В эти дни, погруженный в работу среди больных и страждущих, я часто не мог побороть в себе нежности к моей бедной жене. Все дурное потускнело. Глядя на больного ребенка, я думал о сыне, я боялся опасностей, возможности заражения, подстерегающих его, я думал о тяжелой жизни его матери, которая воспитывает ребенка одна, совсем одна. Я думал о ней, я снова видел ее молодой девушкой, когда ей было столько лет, сколько мне теперь. Иногда, когда я засыпал, мне казалось, что она со мной, я ласкаю ее густые волосы, касаюсь рукой ее затылка, перебираю чуть выступающие позвонки, кладу ее горячую голову на мое плечо. Я не знал, люблю ли я ее, я знал только, что чувствую к ней такую нежность, которой никогда не испытывал раньше.
Но часто я видел во сне отца, и не всегда это были хорошие, легкие сны. Жена никогда мне не снилась, даже если в полусне я думал о ней, распускал тугой узел ее волос и со сладостным замиранием сердца касался ее высокой, горячей, прекрасной груди.

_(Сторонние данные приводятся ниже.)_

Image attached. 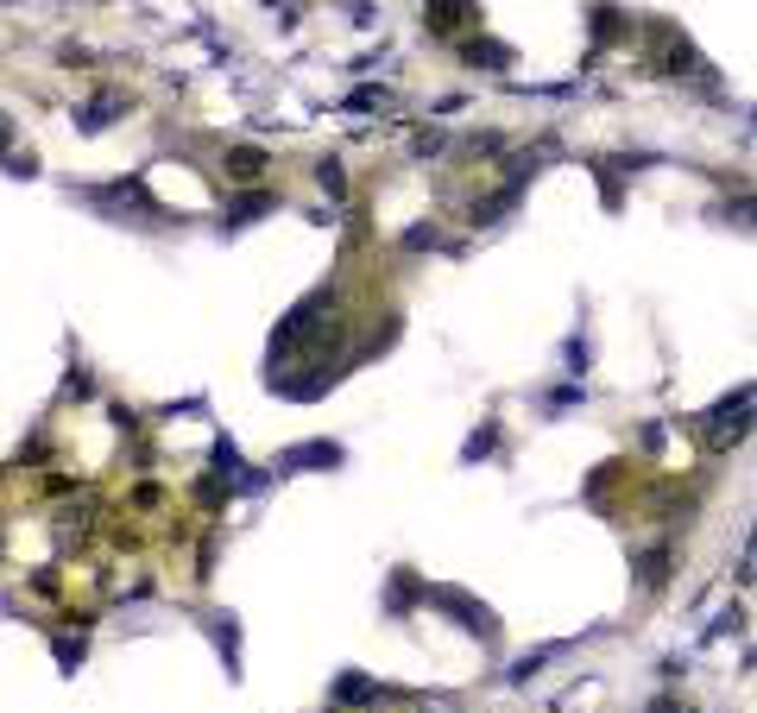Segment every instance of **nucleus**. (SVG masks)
I'll use <instances>...</instances> for the list:
<instances>
[]
</instances>
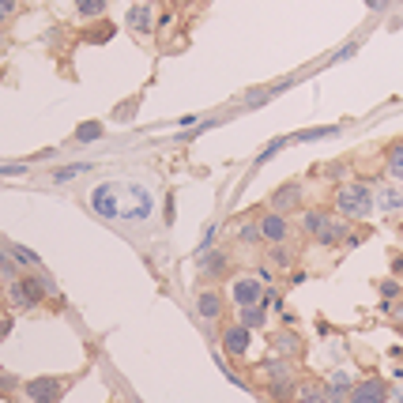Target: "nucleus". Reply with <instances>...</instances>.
<instances>
[{
	"mask_svg": "<svg viewBox=\"0 0 403 403\" xmlns=\"http://www.w3.org/2000/svg\"><path fill=\"white\" fill-rule=\"evenodd\" d=\"M91 208L110 223H147L155 211V193L140 181H102L91 189Z\"/></svg>",
	"mask_w": 403,
	"mask_h": 403,
	"instance_id": "nucleus-1",
	"label": "nucleus"
},
{
	"mask_svg": "<svg viewBox=\"0 0 403 403\" xmlns=\"http://www.w3.org/2000/svg\"><path fill=\"white\" fill-rule=\"evenodd\" d=\"M373 189L366 181H343L340 189H335V211H340V219H369L373 215Z\"/></svg>",
	"mask_w": 403,
	"mask_h": 403,
	"instance_id": "nucleus-2",
	"label": "nucleus"
},
{
	"mask_svg": "<svg viewBox=\"0 0 403 403\" xmlns=\"http://www.w3.org/2000/svg\"><path fill=\"white\" fill-rule=\"evenodd\" d=\"M57 287H53V279L49 275H19V279H11L8 283V302L16 305V309H38L46 302V294H53Z\"/></svg>",
	"mask_w": 403,
	"mask_h": 403,
	"instance_id": "nucleus-3",
	"label": "nucleus"
},
{
	"mask_svg": "<svg viewBox=\"0 0 403 403\" xmlns=\"http://www.w3.org/2000/svg\"><path fill=\"white\" fill-rule=\"evenodd\" d=\"M23 392H26L31 403H61V396L68 392V381H61V377H34V381L23 384Z\"/></svg>",
	"mask_w": 403,
	"mask_h": 403,
	"instance_id": "nucleus-4",
	"label": "nucleus"
},
{
	"mask_svg": "<svg viewBox=\"0 0 403 403\" xmlns=\"http://www.w3.org/2000/svg\"><path fill=\"white\" fill-rule=\"evenodd\" d=\"M388 399H392V388H388L384 377L354 381V388L347 392V403H388Z\"/></svg>",
	"mask_w": 403,
	"mask_h": 403,
	"instance_id": "nucleus-5",
	"label": "nucleus"
},
{
	"mask_svg": "<svg viewBox=\"0 0 403 403\" xmlns=\"http://www.w3.org/2000/svg\"><path fill=\"white\" fill-rule=\"evenodd\" d=\"M264 283L257 275H234V283H230V302L238 309H245V305H260L264 302Z\"/></svg>",
	"mask_w": 403,
	"mask_h": 403,
	"instance_id": "nucleus-6",
	"label": "nucleus"
},
{
	"mask_svg": "<svg viewBox=\"0 0 403 403\" xmlns=\"http://www.w3.org/2000/svg\"><path fill=\"white\" fill-rule=\"evenodd\" d=\"M219 343H223V354H226V358H245V354H249V343H252V332L234 320V325L223 328Z\"/></svg>",
	"mask_w": 403,
	"mask_h": 403,
	"instance_id": "nucleus-7",
	"label": "nucleus"
},
{
	"mask_svg": "<svg viewBox=\"0 0 403 403\" xmlns=\"http://www.w3.org/2000/svg\"><path fill=\"white\" fill-rule=\"evenodd\" d=\"M257 223H260L264 245H283V241L290 238V219H287V215H279V211H264Z\"/></svg>",
	"mask_w": 403,
	"mask_h": 403,
	"instance_id": "nucleus-8",
	"label": "nucleus"
},
{
	"mask_svg": "<svg viewBox=\"0 0 403 403\" xmlns=\"http://www.w3.org/2000/svg\"><path fill=\"white\" fill-rule=\"evenodd\" d=\"M125 23H128V31L132 34H151L155 31V8L147 4V0H136V4H128V16H125Z\"/></svg>",
	"mask_w": 403,
	"mask_h": 403,
	"instance_id": "nucleus-9",
	"label": "nucleus"
},
{
	"mask_svg": "<svg viewBox=\"0 0 403 403\" xmlns=\"http://www.w3.org/2000/svg\"><path fill=\"white\" fill-rule=\"evenodd\" d=\"M294 208H302V185H298V181H287V185H279V189H275V196H272V208H267V211L290 215Z\"/></svg>",
	"mask_w": 403,
	"mask_h": 403,
	"instance_id": "nucleus-10",
	"label": "nucleus"
},
{
	"mask_svg": "<svg viewBox=\"0 0 403 403\" xmlns=\"http://www.w3.org/2000/svg\"><path fill=\"white\" fill-rule=\"evenodd\" d=\"M223 309H226V298L215 287H204V290L196 294V313L204 317V320H219Z\"/></svg>",
	"mask_w": 403,
	"mask_h": 403,
	"instance_id": "nucleus-11",
	"label": "nucleus"
},
{
	"mask_svg": "<svg viewBox=\"0 0 403 403\" xmlns=\"http://www.w3.org/2000/svg\"><path fill=\"white\" fill-rule=\"evenodd\" d=\"M373 204H377L384 215H396V211H403V189L396 181H388V185H381V189H373Z\"/></svg>",
	"mask_w": 403,
	"mask_h": 403,
	"instance_id": "nucleus-12",
	"label": "nucleus"
},
{
	"mask_svg": "<svg viewBox=\"0 0 403 403\" xmlns=\"http://www.w3.org/2000/svg\"><path fill=\"white\" fill-rule=\"evenodd\" d=\"M196 267H200V275H204V279H219L226 272V252H219V249L196 252Z\"/></svg>",
	"mask_w": 403,
	"mask_h": 403,
	"instance_id": "nucleus-13",
	"label": "nucleus"
},
{
	"mask_svg": "<svg viewBox=\"0 0 403 403\" xmlns=\"http://www.w3.org/2000/svg\"><path fill=\"white\" fill-rule=\"evenodd\" d=\"M294 399L298 403H335V396L328 392L325 381H302L298 388H294Z\"/></svg>",
	"mask_w": 403,
	"mask_h": 403,
	"instance_id": "nucleus-14",
	"label": "nucleus"
},
{
	"mask_svg": "<svg viewBox=\"0 0 403 403\" xmlns=\"http://www.w3.org/2000/svg\"><path fill=\"white\" fill-rule=\"evenodd\" d=\"M313 241H317V245H325V249L343 245V241H347V219H340V215H332V219H328V226H325V230H320Z\"/></svg>",
	"mask_w": 403,
	"mask_h": 403,
	"instance_id": "nucleus-15",
	"label": "nucleus"
},
{
	"mask_svg": "<svg viewBox=\"0 0 403 403\" xmlns=\"http://www.w3.org/2000/svg\"><path fill=\"white\" fill-rule=\"evenodd\" d=\"M272 351H275L279 358H298V354H302V340H298L290 328H283V332L272 335Z\"/></svg>",
	"mask_w": 403,
	"mask_h": 403,
	"instance_id": "nucleus-16",
	"label": "nucleus"
},
{
	"mask_svg": "<svg viewBox=\"0 0 403 403\" xmlns=\"http://www.w3.org/2000/svg\"><path fill=\"white\" fill-rule=\"evenodd\" d=\"M328 219H332V211H325V208L302 211V234H305V238H317V234L328 226Z\"/></svg>",
	"mask_w": 403,
	"mask_h": 403,
	"instance_id": "nucleus-17",
	"label": "nucleus"
},
{
	"mask_svg": "<svg viewBox=\"0 0 403 403\" xmlns=\"http://www.w3.org/2000/svg\"><path fill=\"white\" fill-rule=\"evenodd\" d=\"M294 260H298V252H294L287 241L283 245H267V267H275V272H290Z\"/></svg>",
	"mask_w": 403,
	"mask_h": 403,
	"instance_id": "nucleus-18",
	"label": "nucleus"
},
{
	"mask_svg": "<svg viewBox=\"0 0 403 403\" xmlns=\"http://www.w3.org/2000/svg\"><path fill=\"white\" fill-rule=\"evenodd\" d=\"M384 173L392 181H403V140L388 143V151H384Z\"/></svg>",
	"mask_w": 403,
	"mask_h": 403,
	"instance_id": "nucleus-19",
	"label": "nucleus"
},
{
	"mask_svg": "<svg viewBox=\"0 0 403 403\" xmlns=\"http://www.w3.org/2000/svg\"><path fill=\"white\" fill-rule=\"evenodd\" d=\"M238 325H245L249 332H257L267 325V305H245V309H238Z\"/></svg>",
	"mask_w": 403,
	"mask_h": 403,
	"instance_id": "nucleus-20",
	"label": "nucleus"
},
{
	"mask_svg": "<svg viewBox=\"0 0 403 403\" xmlns=\"http://www.w3.org/2000/svg\"><path fill=\"white\" fill-rule=\"evenodd\" d=\"M328 136H340V125H320V128L294 132V136H290V143H313V140H328Z\"/></svg>",
	"mask_w": 403,
	"mask_h": 403,
	"instance_id": "nucleus-21",
	"label": "nucleus"
},
{
	"mask_svg": "<svg viewBox=\"0 0 403 403\" xmlns=\"http://www.w3.org/2000/svg\"><path fill=\"white\" fill-rule=\"evenodd\" d=\"M8 257H11V264H19V267H42V260H38V252L34 249H26V245H8Z\"/></svg>",
	"mask_w": 403,
	"mask_h": 403,
	"instance_id": "nucleus-22",
	"label": "nucleus"
},
{
	"mask_svg": "<svg viewBox=\"0 0 403 403\" xmlns=\"http://www.w3.org/2000/svg\"><path fill=\"white\" fill-rule=\"evenodd\" d=\"M106 136V125L102 121H83V125L76 128V143H95Z\"/></svg>",
	"mask_w": 403,
	"mask_h": 403,
	"instance_id": "nucleus-23",
	"label": "nucleus"
},
{
	"mask_svg": "<svg viewBox=\"0 0 403 403\" xmlns=\"http://www.w3.org/2000/svg\"><path fill=\"white\" fill-rule=\"evenodd\" d=\"M238 241H241V245H260V223L257 219H245V223H241L238 226Z\"/></svg>",
	"mask_w": 403,
	"mask_h": 403,
	"instance_id": "nucleus-24",
	"label": "nucleus"
},
{
	"mask_svg": "<svg viewBox=\"0 0 403 403\" xmlns=\"http://www.w3.org/2000/svg\"><path fill=\"white\" fill-rule=\"evenodd\" d=\"M76 8H79V16H83V19H102L106 0H76Z\"/></svg>",
	"mask_w": 403,
	"mask_h": 403,
	"instance_id": "nucleus-25",
	"label": "nucleus"
},
{
	"mask_svg": "<svg viewBox=\"0 0 403 403\" xmlns=\"http://www.w3.org/2000/svg\"><path fill=\"white\" fill-rule=\"evenodd\" d=\"M106 38H113V26L110 23H98V26H91V31H83V42H106Z\"/></svg>",
	"mask_w": 403,
	"mask_h": 403,
	"instance_id": "nucleus-26",
	"label": "nucleus"
},
{
	"mask_svg": "<svg viewBox=\"0 0 403 403\" xmlns=\"http://www.w3.org/2000/svg\"><path fill=\"white\" fill-rule=\"evenodd\" d=\"M87 170H91V163H76V166L53 170V181H72V178H79V173H87Z\"/></svg>",
	"mask_w": 403,
	"mask_h": 403,
	"instance_id": "nucleus-27",
	"label": "nucleus"
},
{
	"mask_svg": "<svg viewBox=\"0 0 403 403\" xmlns=\"http://www.w3.org/2000/svg\"><path fill=\"white\" fill-rule=\"evenodd\" d=\"M287 143H290V140H272V143H267V147H264V151L257 155V163H260V166H264V163H272V158H275L279 151H283V147H287Z\"/></svg>",
	"mask_w": 403,
	"mask_h": 403,
	"instance_id": "nucleus-28",
	"label": "nucleus"
},
{
	"mask_svg": "<svg viewBox=\"0 0 403 403\" xmlns=\"http://www.w3.org/2000/svg\"><path fill=\"white\" fill-rule=\"evenodd\" d=\"M26 163H0V178H23Z\"/></svg>",
	"mask_w": 403,
	"mask_h": 403,
	"instance_id": "nucleus-29",
	"label": "nucleus"
},
{
	"mask_svg": "<svg viewBox=\"0 0 403 403\" xmlns=\"http://www.w3.org/2000/svg\"><path fill=\"white\" fill-rule=\"evenodd\" d=\"M16 11H19V0H0V26L16 16Z\"/></svg>",
	"mask_w": 403,
	"mask_h": 403,
	"instance_id": "nucleus-30",
	"label": "nucleus"
},
{
	"mask_svg": "<svg viewBox=\"0 0 403 403\" xmlns=\"http://www.w3.org/2000/svg\"><path fill=\"white\" fill-rule=\"evenodd\" d=\"M354 53H358V42H351V46H343V49H340V53H335V57H332V64H340V61H351Z\"/></svg>",
	"mask_w": 403,
	"mask_h": 403,
	"instance_id": "nucleus-31",
	"label": "nucleus"
},
{
	"mask_svg": "<svg viewBox=\"0 0 403 403\" xmlns=\"http://www.w3.org/2000/svg\"><path fill=\"white\" fill-rule=\"evenodd\" d=\"M381 294H384V298H399V283H396V279H384Z\"/></svg>",
	"mask_w": 403,
	"mask_h": 403,
	"instance_id": "nucleus-32",
	"label": "nucleus"
},
{
	"mask_svg": "<svg viewBox=\"0 0 403 403\" xmlns=\"http://www.w3.org/2000/svg\"><path fill=\"white\" fill-rule=\"evenodd\" d=\"M132 113H136V102H125V106H121V110H117L113 117H117V121H128Z\"/></svg>",
	"mask_w": 403,
	"mask_h": 403,
	"instance_id": "nucleus-33",
	"label": "nucleus"
},
{
	"mask_svg": "<svg viewBox=\"0 0 403 403\" xmlns=\"http://www.w3.org/2000/svg\"><path fill=\"white\" fill-rule=\"evenodd\" d=\"M302 283H309V275H305V272H294V275H290V287H302Z\"/></svg>",
	"mask_w": 403,
	"mask_h": 403,
	"instance_id": "nucleus-34",
	"label": "nucleus"
},
{
	"mask_svg": "<svg viewBox=\"0 0 403 403\" xmlns=\"http://www.w3.org/2000/svg\"><path fill=\"white\" fill-rule=\"evenodd\" d=\"M343 173H347V166H328L325 178H343Z\"/></svg>",
	"mask_w": 403,
	"mask_h": 403,
	"instance_id": "nucleus-35",
	"label": "nucleus"
},
{
	"mask_svg": "<svg viewBox=\"0 0 403 403\" xmlns=\"http://www.w3.org/2000/svg\"><path fill=\"white\" fill-rule=\"evenodd\" d=\"M8 332H11V317H4V320H0V340H4Z\"/></svg>",
	"mask_w": 403,
	"mask_h": 403,
	"instance_id": "nucleus-36",
	"label": "nucleus"
},
{
	"mask_svg": "<svg viewBox=\"0 0 403 403\" xmlns=\"http://www.w3.org/2000/svg\"><path fill=\"white\" fill-rule=\"evenodd\" d=\"M384 4H388V0H366V8H369V11H381Z\"/></svg>",
	"mask_w": 403,
	"mask_h": 403,
	"instance_id": "nucleus-37",
	"label": "nucleus"
},
{
	"mask_svg": "<svg viewBox=\"0 0 403 403\" xmlns=\"http://www.w3.org/2000/svg\"><path fill=\"white\" fill-rule=\"evenodd\" d=\"M392 267H396V272H403V257H396V260H392Z\"/></svg>",
	"mask_w": 403,
	"mask_h": 403,
	"instance_id": "nucleus-38",
	"label": "nucleus"
},
{
	"mask_svg": "<svg viewBox=\"0 0 403 403\" xmlns=\"http://www.w3.org/2000/svg\"><path fill=\"white\" fill-rule=\"evenodd\" d=\"M0 260H8V252H4V245H0Z\"/></svg>",
	"mask_w": 403,
	"mask_h": 403,
	"instance_id": "nucleus-39",
	"label": "nucleus"
},
{
	"mask_svg": "<svg viewBox=\"0 0 403 403\" xmlns=\"http://www.w3.org/2000/svg\"><path fill=\"white\" fill-rule=\"evenodd\" d=\"M396 403H403V392H396Z\"/></svg>",
	"mask_w": 403,
	"mask_h": 403,
	"instance_id": "nucleus-40",
	"label": "nucleus"
},
{
	"mask_svg": "<svg viewBox=\"0 0 403 403\" xmlns=\"http://www.w3.org/2000/svg\"><path fill=\"white\" fill-rule=\"evenodd\" d=\"M283 403H298V399H283Z\"/></svg>",
	"mask_w": 403,
	"mask_h": 403,
	"instance_id": "nucleus-41",
	"label": "nucleus"
},
{
	"mask_svg": "<svg viewBox=\"0 0 403 403\" xmlns=\"http://www.w3.org/2000/svg\"><path fill=\"white\" fill-rule=\"evenodd\" d=\"M0 46H4V34H0Z\"/></svg>",
	"mask_w": 403,
	"mask_h": 403,
	"instance_id": "nucleus-42",
	"label": "nucleus"
},
{
	"mask_svg": "<svg viewBox=\"0 0 403 403\" xmlns=\"http://www.w3.org/2000/svg\"><path fill=\"white\" fill-rule=\"evenodd\" d=\"M0 279H4V272H0Z\"/></svg>",
	"mask_w": 403,
	"mask_h": 403,
	"instance_id": "nucleus-43",
	"label": "nucleus"
}]
</instances>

В это время радикальные сербские студенты убили наследника австро-венгерского престола. Отец пришел ко мне в тот же вечер. Он был так потрясен, что я почувствовал к нему жалость, вероятно, впервые.
— Поездка в Пушберг не состоится, — сказал отец с горькой иронией, — тебе не везет. Нам, может быть, придется воевать.
— Да садись, пожалуйста, я дам тебе воды, — сказал я и помог ему снять сюртук.
— Как у тебя хорошо, как тихо, спокойно, — заметил он устало. — У нас никогда нет покоя.
Он принес экстренный выпуск газеты с подробным описанием событий. Я торопливо пробежал страшное известие, но я плохо разбирался в политике, да и когда бы я мог интересоваться политикой?